***** Data for this task *****

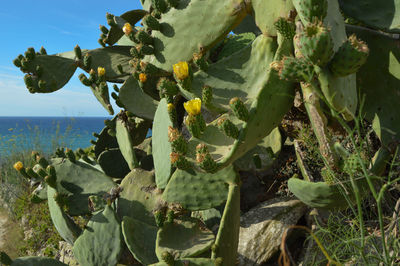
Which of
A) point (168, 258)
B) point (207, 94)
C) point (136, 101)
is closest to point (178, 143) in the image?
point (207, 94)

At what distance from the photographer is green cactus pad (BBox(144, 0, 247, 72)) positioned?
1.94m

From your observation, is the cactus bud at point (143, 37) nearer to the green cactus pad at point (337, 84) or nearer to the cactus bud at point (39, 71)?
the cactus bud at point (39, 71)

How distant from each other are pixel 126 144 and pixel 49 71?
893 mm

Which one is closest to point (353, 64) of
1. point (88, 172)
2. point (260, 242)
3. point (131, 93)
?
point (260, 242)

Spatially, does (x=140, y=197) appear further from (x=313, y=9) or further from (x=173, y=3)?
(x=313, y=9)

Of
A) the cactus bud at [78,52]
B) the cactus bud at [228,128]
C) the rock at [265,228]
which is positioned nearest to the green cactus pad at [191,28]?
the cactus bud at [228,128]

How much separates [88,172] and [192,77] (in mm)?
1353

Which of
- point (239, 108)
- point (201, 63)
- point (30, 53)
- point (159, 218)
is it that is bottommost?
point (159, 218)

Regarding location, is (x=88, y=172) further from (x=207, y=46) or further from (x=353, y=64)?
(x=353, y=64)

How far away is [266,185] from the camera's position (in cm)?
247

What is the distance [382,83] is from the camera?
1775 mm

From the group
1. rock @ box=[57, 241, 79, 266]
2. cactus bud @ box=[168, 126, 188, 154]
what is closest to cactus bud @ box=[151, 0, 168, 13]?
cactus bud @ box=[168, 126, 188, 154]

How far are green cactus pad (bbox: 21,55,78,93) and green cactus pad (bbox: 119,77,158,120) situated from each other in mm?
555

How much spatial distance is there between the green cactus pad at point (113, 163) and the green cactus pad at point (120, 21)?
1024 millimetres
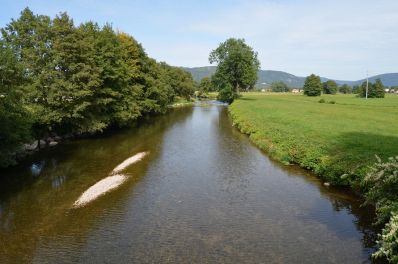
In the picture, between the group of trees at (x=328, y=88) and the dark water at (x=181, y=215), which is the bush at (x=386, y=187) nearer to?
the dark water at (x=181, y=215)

*****
***** Data for this task *****

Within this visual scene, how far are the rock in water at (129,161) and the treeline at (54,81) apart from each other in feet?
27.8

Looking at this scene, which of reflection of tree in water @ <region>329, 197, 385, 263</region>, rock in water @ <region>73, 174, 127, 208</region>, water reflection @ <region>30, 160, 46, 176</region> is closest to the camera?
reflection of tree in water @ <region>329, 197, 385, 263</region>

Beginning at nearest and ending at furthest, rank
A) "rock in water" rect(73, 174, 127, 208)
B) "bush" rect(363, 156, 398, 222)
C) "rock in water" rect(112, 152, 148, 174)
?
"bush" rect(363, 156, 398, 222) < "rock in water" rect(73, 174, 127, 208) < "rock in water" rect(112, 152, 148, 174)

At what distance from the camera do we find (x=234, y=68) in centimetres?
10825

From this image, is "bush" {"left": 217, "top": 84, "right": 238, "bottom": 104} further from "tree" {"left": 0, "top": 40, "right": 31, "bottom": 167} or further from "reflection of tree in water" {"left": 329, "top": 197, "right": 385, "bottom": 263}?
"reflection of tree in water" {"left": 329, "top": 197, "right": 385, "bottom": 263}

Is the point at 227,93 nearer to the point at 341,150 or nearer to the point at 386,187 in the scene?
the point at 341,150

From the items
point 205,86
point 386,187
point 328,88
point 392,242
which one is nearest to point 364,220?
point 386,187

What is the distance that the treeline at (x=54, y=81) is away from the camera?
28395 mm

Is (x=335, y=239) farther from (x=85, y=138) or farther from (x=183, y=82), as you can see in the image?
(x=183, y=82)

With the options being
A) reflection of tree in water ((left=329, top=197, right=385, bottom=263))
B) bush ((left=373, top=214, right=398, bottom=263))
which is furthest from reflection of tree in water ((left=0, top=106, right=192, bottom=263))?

*****

Exercise: Rename "reflection of tree in water" to "tree reflection" everywhere in the rows running from the line containing "What is the distance that" through the line containing "which is furthest", and give those lines back otherwise unchanged.

Final answer:
What is the distance that the treeline at (x=54, y=81) is away from the camera?
28395 mm

Is (x=335, y=239) farther from (x=85, y=138) or farther from (x=183, y=82), as you can see in the image?
(x=183, y=82)

With the options being
A) tree reflection ((left=329, top=197, right=385, bottom=263))
B) bush ((left=373, top=214, right=398, bottom=263))
which is furthest from tree reflection ((left=0, top=106, right=192, bottom=263))?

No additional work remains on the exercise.